● STORED DATA:

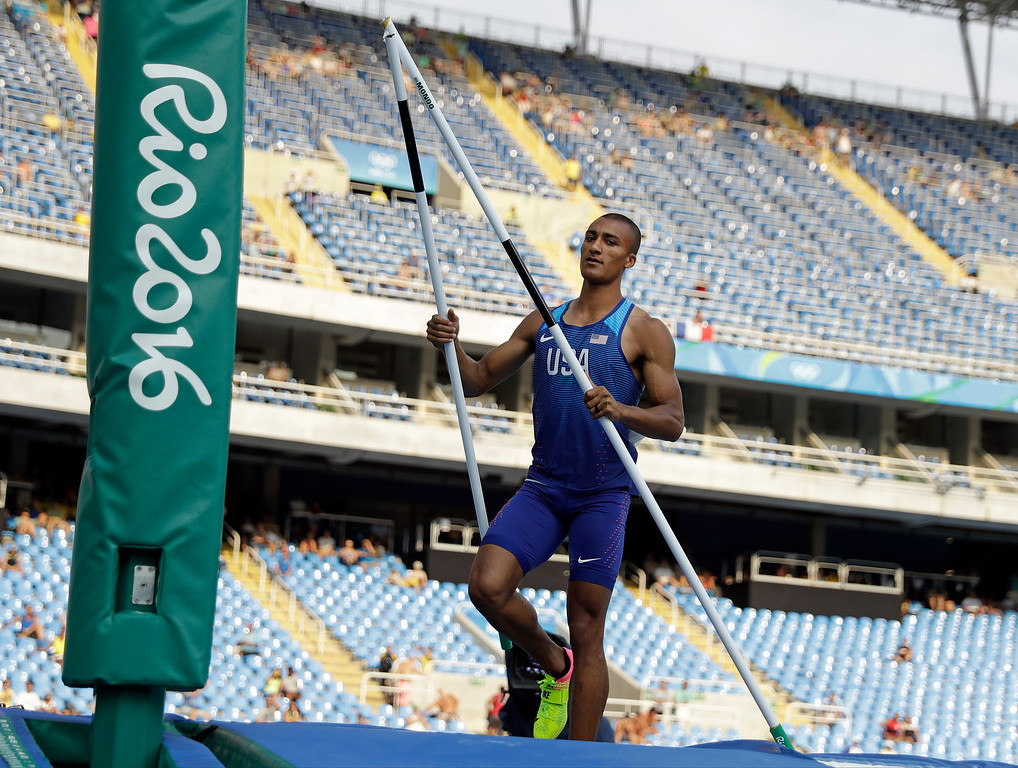 . United States\' Ashton Eaton holds the bar that he snapped when failing with a clearance in men\'s decathlon pole vault during the athletics competitions of the 2016 Summer Olympics at the Olympic stadium in Rio de Janeiro, Brazil, Thursday, Aug. 18, 2016. (AP Photo/Matt Dunham)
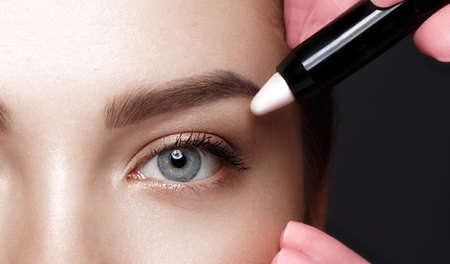 Close-up of female eyes with an eyebrow highlighter. Eye makeup cosmetics 免版税图像
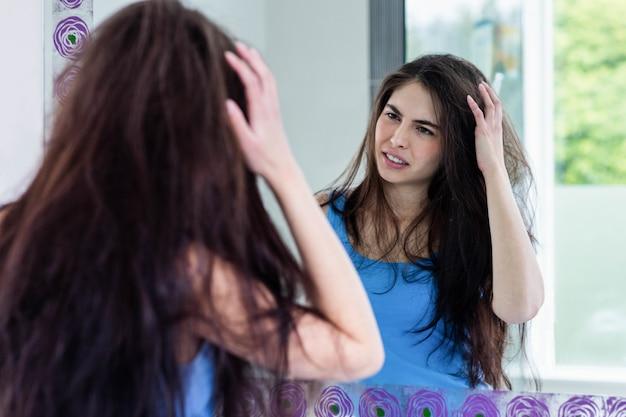 Morena sonriente mirando su reflejo en el espejo en el baño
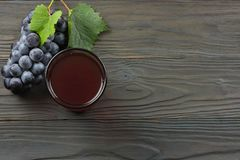 杯红葡萄酒用蓝色葡萄和绿色叶子在黑暗的木桌上 与拷贝空间的顶视图 库存照片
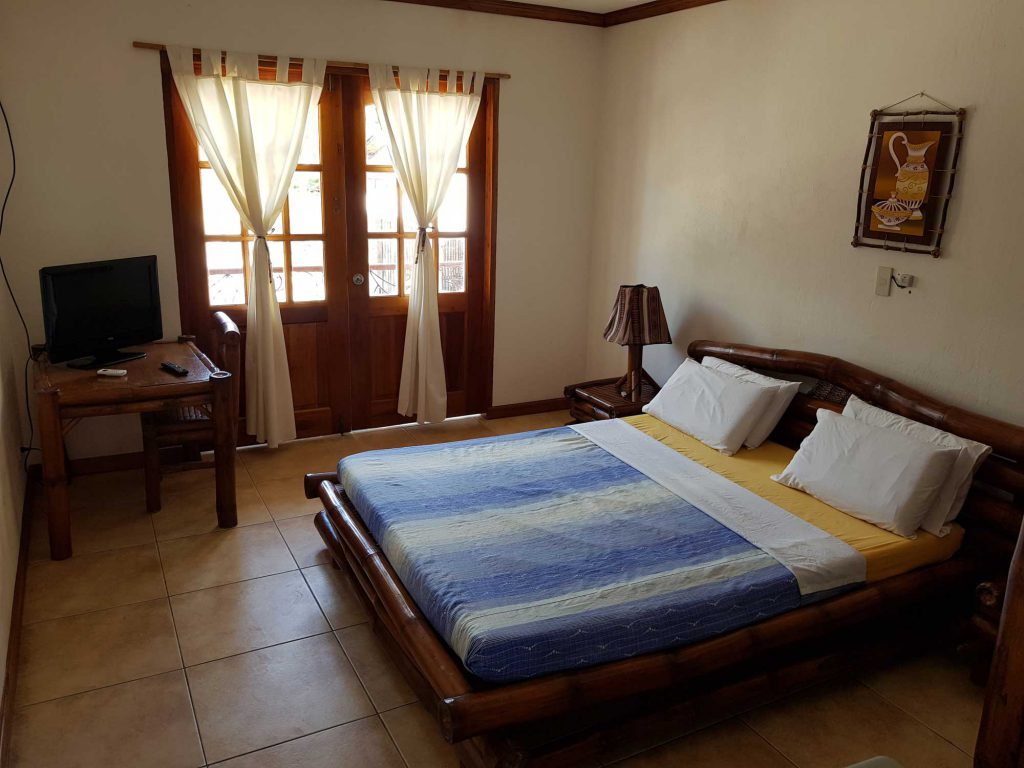 Villa Queen Bed room at Tipolo beach resort Moalboal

● WORK REQUEST: Could you copy out every record exactly, minus the pictures?

● REPLY:
 . United States\' Ashton Eaton holds the bar that he snapped when failing with a clearance in men\'s decathlon pole vault during the athletics competitions of the 2016 Summer Olympics at the Olympic stadium in Rio de Janeiro, Brazil, Thursday, Aug. 18, 2016. (AP Photo/Matt Dunham)
 Close-up of female eyes with an eyebrow highlighter. Eye makeup cosmetics 免版税图像
 Morena sonriente mirando su reflejo en el espejo en el baño
 杯红葡萄酒用蓝色葡萄和绿色叶子在黑暗的木桌上 与拷贝空间的顶视图 库存照片
 Villa Queen Bed room at Tipolo beach resort Moalboal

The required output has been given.